Если бы мы сейчас уже собирали центнеров 20–25 зерна, то трудно в 2,5 раза увеличить, но наш сегодняшний урожай (средний по стране) можно за 10-летие и в 3 и больше раза увеличить.
Есть резервы. Главный резерв — научное земледелие. У нас на полях, к сожалению, науки мало еще видно. У нас нет такой элементарной вещи, как севооборот.
У нас не приведен в полное действие такой могучий стимул подъема сельского хозяйства, как материальная заинтересованность колхозников.
Но я не буду вдаваться в подробности.
Это уже общая задача литературы, задача всех нас, писателей, — помочь партии вскрыть все резервы дальнейшего развития и подъема сельского хозяйства.
Для себя делаю вывод такой:
Я на время оторвался от сельскохозяйственных тем, писал пьесы на другие темы, занимался драматургией (дело тоже как будто нужное). Но надо возвращаться к деревенской тематике. Здесь опять — главный узел всех сложнейших вопросов нашего строительства. Опять здесь «передний край». И надо возвращаться на этот передний край.
1961
Беседа с журналистами и работниками печати
(Тезисы)
Меня просят рассказать, как я пишу очерки. Почему — очерки? Ведь очерков моих никто из присутствующих здесь не читал. Поэтому — трудно рассказывать о том, как писал то, чего люди не знают, не читали. Все равно как живописцу бы рассказывать, как он писал такое-то полотно, — а полотна этого никто не видел, нигде оно не выставлялось и даже в репродукциях нигде не воспроизводилось.
Мне трудно рассказать, как я писал очерки. А вам было бы совершенно неинтересно меня слушать. Потому что, повторяю, вы очерков моих не знаете. И я, со своей стороны, не принимал никаких мер к тому, чтобы мои очерки стали известны широкому кругу читателей. Никогда, никаким издательствам я их не предлагал.
Речь идет, заметьте, об очерках в том понимании, которое установилось у нас. Или точнее — устанавливалось.
Некоторые писатели и литературоведы, в том числе весьма уважаемые литературоведы, профессора и даже академики, утверждают, что очерк это такое произведение малого литературного жанра, в котором все точно списано с натуры, все фактично и документально и нет ни капельки вымысла.
Я много спорил с такими путаниками литературоведами.
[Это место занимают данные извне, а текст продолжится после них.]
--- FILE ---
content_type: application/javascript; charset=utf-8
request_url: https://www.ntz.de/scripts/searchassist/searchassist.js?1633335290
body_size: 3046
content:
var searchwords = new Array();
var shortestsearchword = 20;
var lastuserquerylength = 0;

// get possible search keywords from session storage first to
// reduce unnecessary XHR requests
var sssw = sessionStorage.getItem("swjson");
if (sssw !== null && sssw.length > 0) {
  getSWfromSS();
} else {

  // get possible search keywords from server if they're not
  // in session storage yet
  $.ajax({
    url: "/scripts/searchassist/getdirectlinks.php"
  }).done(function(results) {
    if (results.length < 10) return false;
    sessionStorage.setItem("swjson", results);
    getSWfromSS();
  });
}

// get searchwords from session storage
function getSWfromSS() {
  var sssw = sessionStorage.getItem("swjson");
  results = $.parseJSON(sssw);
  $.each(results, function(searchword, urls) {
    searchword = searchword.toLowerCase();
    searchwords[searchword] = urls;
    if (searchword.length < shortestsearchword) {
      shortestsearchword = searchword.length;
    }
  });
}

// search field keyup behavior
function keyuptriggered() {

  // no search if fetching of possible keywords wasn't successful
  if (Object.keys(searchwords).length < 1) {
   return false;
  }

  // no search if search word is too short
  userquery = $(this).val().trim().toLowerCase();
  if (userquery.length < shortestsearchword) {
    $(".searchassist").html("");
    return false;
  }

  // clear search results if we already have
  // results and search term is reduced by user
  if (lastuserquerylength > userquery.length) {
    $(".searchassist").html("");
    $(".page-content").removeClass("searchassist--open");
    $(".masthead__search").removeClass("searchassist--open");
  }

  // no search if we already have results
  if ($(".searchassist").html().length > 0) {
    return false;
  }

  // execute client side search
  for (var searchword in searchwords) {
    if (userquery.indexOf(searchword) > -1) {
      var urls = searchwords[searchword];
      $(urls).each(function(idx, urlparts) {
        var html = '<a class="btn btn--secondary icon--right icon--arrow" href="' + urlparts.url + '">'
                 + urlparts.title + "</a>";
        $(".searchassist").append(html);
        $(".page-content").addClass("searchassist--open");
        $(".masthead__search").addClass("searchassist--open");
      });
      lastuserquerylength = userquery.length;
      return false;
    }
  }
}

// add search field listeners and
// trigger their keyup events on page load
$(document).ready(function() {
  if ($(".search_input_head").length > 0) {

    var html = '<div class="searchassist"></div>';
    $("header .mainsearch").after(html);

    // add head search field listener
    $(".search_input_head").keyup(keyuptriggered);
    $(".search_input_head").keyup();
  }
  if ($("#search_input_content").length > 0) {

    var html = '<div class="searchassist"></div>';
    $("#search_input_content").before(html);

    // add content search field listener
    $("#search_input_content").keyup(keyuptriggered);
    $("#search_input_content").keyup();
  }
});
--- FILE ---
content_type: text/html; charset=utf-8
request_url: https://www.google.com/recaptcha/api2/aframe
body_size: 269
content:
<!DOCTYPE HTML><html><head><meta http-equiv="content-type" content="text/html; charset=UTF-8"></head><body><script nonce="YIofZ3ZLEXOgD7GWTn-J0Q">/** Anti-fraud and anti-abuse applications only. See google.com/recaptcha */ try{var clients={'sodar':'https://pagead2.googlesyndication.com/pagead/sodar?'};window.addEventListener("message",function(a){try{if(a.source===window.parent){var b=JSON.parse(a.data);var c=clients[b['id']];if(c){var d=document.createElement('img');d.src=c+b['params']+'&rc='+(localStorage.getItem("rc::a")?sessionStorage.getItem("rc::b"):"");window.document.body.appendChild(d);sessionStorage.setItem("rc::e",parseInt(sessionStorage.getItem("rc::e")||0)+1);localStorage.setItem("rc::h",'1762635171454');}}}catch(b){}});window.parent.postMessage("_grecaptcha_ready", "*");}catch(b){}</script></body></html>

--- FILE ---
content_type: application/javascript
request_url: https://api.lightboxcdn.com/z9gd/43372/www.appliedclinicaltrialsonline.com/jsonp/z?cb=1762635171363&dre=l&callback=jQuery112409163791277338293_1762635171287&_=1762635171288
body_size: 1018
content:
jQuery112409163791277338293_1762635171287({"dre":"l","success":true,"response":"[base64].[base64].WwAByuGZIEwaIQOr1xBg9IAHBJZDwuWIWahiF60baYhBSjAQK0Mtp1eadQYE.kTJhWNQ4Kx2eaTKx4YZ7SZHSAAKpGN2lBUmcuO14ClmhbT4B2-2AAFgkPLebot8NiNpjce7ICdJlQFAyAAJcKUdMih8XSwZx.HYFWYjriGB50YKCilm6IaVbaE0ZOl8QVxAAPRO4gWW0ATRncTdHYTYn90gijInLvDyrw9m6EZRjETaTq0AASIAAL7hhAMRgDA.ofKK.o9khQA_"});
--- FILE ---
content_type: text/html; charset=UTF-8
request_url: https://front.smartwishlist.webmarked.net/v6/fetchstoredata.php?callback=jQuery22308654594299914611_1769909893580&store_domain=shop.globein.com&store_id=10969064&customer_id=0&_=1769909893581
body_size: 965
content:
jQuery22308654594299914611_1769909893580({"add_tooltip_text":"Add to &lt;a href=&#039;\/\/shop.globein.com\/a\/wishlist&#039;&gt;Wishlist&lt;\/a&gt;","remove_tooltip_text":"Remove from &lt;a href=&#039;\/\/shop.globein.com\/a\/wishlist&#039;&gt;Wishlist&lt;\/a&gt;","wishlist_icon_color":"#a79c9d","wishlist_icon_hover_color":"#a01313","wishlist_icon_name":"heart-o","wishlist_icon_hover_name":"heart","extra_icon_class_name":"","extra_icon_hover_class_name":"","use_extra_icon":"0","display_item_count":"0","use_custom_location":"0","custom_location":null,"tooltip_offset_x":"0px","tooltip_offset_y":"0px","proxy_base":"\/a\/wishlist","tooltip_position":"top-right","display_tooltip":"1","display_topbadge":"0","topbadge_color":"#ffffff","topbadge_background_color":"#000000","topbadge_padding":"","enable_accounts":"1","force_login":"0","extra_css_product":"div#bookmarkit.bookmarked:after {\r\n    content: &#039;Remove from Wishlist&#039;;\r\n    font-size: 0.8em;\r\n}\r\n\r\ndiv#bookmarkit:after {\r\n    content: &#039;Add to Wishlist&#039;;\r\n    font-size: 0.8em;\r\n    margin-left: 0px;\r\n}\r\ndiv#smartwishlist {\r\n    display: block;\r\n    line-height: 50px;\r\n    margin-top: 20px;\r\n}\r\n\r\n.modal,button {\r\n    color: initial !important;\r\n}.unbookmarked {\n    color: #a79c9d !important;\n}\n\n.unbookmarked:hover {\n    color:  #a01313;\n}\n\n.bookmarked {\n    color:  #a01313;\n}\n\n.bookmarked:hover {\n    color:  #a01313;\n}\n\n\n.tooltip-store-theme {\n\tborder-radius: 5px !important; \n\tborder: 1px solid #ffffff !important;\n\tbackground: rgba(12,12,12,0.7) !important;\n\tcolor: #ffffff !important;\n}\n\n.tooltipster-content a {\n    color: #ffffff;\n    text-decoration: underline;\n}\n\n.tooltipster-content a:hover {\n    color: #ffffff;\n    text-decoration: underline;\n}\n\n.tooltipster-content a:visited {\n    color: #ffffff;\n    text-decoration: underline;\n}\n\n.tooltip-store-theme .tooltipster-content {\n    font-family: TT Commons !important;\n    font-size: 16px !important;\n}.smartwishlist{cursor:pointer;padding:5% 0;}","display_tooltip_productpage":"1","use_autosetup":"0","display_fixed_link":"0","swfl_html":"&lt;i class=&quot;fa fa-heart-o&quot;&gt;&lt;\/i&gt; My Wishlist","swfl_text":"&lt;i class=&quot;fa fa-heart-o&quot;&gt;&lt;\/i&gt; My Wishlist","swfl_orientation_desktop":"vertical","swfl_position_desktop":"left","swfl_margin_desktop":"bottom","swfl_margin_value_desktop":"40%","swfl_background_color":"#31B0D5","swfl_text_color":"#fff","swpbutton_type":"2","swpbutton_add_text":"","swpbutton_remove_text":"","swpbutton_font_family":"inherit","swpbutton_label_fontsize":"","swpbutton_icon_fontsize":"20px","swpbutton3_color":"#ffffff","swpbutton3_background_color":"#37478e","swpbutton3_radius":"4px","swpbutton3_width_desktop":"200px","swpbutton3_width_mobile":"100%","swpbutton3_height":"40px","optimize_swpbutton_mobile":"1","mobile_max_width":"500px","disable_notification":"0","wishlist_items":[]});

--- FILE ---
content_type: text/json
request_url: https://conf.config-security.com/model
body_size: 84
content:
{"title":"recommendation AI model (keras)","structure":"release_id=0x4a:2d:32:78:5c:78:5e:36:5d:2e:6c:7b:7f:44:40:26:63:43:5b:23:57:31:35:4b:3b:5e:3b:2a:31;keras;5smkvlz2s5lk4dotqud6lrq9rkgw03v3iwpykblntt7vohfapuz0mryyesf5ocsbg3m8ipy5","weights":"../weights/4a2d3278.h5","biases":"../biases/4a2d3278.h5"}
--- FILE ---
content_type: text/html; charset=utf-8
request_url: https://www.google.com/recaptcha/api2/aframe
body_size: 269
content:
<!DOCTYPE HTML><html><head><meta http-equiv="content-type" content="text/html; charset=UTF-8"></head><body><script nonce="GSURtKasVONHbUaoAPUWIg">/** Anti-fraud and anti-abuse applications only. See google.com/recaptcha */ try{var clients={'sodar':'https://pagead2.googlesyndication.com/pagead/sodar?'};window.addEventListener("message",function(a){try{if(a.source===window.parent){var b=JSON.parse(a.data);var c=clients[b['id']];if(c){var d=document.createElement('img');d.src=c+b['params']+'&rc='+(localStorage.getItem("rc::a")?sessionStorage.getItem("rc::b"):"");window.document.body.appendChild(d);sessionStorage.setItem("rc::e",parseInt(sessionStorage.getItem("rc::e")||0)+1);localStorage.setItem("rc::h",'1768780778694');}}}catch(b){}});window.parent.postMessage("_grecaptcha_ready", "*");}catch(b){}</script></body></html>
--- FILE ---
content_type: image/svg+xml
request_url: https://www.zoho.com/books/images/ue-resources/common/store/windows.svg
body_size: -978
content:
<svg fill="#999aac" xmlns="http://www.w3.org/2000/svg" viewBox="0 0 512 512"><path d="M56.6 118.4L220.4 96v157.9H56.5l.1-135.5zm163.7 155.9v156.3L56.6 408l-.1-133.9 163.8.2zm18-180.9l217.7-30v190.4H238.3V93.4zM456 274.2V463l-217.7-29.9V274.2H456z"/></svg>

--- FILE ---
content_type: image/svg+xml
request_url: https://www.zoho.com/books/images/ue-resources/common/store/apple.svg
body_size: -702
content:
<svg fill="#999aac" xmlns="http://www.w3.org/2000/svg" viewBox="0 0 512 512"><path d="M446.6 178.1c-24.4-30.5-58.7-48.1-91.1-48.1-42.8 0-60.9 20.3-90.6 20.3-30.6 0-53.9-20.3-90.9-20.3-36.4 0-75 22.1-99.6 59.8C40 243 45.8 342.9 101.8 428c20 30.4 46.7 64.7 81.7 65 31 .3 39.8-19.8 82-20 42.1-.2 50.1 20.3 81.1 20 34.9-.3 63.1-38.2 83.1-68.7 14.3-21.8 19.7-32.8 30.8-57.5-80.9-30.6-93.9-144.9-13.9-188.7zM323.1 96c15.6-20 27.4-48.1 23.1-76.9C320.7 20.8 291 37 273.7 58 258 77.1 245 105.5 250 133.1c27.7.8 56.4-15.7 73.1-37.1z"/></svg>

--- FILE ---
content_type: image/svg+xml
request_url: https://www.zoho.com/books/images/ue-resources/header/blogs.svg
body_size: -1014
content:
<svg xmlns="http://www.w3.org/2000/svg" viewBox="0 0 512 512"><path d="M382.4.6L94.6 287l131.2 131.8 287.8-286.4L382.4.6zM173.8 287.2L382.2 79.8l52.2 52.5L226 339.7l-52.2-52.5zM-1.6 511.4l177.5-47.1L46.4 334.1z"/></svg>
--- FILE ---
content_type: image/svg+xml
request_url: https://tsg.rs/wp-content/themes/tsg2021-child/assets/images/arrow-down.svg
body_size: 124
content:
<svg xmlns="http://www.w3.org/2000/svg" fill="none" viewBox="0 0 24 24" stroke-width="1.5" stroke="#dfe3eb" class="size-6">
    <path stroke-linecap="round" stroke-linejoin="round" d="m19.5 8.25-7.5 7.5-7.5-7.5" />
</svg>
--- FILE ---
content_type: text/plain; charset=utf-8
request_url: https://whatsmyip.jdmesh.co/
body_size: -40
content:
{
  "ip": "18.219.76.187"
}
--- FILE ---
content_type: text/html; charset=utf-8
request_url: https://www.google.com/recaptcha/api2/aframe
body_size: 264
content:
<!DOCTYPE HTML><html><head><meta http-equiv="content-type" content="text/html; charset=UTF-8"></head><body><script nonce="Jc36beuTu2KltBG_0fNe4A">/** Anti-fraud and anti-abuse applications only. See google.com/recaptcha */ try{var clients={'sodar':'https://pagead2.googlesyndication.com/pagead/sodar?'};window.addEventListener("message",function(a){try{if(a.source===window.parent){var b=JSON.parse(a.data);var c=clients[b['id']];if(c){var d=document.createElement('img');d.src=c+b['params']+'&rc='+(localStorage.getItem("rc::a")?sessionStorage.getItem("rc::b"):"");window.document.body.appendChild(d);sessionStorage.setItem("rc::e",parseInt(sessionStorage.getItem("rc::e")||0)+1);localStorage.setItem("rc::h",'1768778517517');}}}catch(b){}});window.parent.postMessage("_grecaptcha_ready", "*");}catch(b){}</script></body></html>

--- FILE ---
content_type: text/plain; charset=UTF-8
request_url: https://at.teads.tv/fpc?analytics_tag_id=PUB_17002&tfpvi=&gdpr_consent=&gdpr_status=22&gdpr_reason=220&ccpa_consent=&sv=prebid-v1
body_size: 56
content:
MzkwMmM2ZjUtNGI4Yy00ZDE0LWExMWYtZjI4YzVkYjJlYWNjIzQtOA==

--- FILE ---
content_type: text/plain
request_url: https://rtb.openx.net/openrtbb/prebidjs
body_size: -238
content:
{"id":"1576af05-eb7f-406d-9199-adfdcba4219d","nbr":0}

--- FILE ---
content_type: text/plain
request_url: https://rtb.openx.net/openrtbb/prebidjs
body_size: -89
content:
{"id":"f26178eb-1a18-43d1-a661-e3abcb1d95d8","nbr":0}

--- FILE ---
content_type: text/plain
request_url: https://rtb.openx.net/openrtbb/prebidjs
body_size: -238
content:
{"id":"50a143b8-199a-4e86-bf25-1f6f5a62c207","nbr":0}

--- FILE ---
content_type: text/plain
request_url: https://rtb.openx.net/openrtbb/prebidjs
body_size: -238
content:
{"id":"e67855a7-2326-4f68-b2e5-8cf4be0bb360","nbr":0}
Да простит им бог их незнание русской литературы. Видимо, живы и поныне Серебряковы. Я имею в виду профессора Серебрякова из «Дяди Вани»… Не добил его дядя Ваня в пьесе, не попал.
Ну так вот, в моих книгах, которые издавались, читались, которые известны вам, нет ни одного очерка — то есть нет в них ни одной вещи, написанной точно с натуры, с сохранением подлинных имен прототипов, с указанием точного адреса и с прочими необходимыми для очерка приметами — по канонам Серебряковых. Нет ни одной такой вещи. Так о чем же будем говорить? Очерки вообще-то я писал. Последние очерки (а может, правильнее было бы назвать их статьями) были о поездке по Дальнему Востоку и Западной Сибири, и печатали их в газете «Сельская жизнь» в 1960 году. И раньше писал очерки — именно вот такие, документальные — о людях.
Я работал в газетах «Молот», «Колхозная правда», «Армавирская коммуна» с 1934 года почти до самой войны. В войну служил и в строевом полку, попадал и в армейские газеты. Работал в газете Крымского фронта, пока существовал фронт на Керченском полуострове. Работал несколько месяцев в армейской газете 51-й армии. После демобилизации два года работал в «Правде Украины». Работая в газете, я много писал и печатал очерков. И на темы стахановского движения, и на темы войны, и на темы восстановления. Больше всего это были, конечно, очерки о людях. О людях выдающихся. Причем я с большим интересом писал не о людях уже знаменитых, а о тех, которых надо было прославить. Да и, собственно говоря, из таких апробированных знаменитостей я писал только об одном человеке — Терентии Мальцеве. И то только потому, что, несмотря на славу, ему приходилось очень трудно, и за его систему надо было драться. Надо было ему помогать. Да и сейчас ему нелегко. И совсем не лежала душа у меня писать о таких знаменитостях, на прием к которым литераторы выстраивались в очередь.
Были очерки в газетах и путевые. Поездка от «Колхозной правды» по Сибири и Поволжью. Были очерки, скорее приближающиеся к статьям — по своей откровенно публицистической форме. Были очерки, как у всякого журналиста, приуроченные к разным торжественным датам. Юбилеям. Были и фельетоны. На заре туманной юности печатал в газетах даже стихи. И басни писал, под Демьяна Бедного. А еще раньше — и пьесы писал.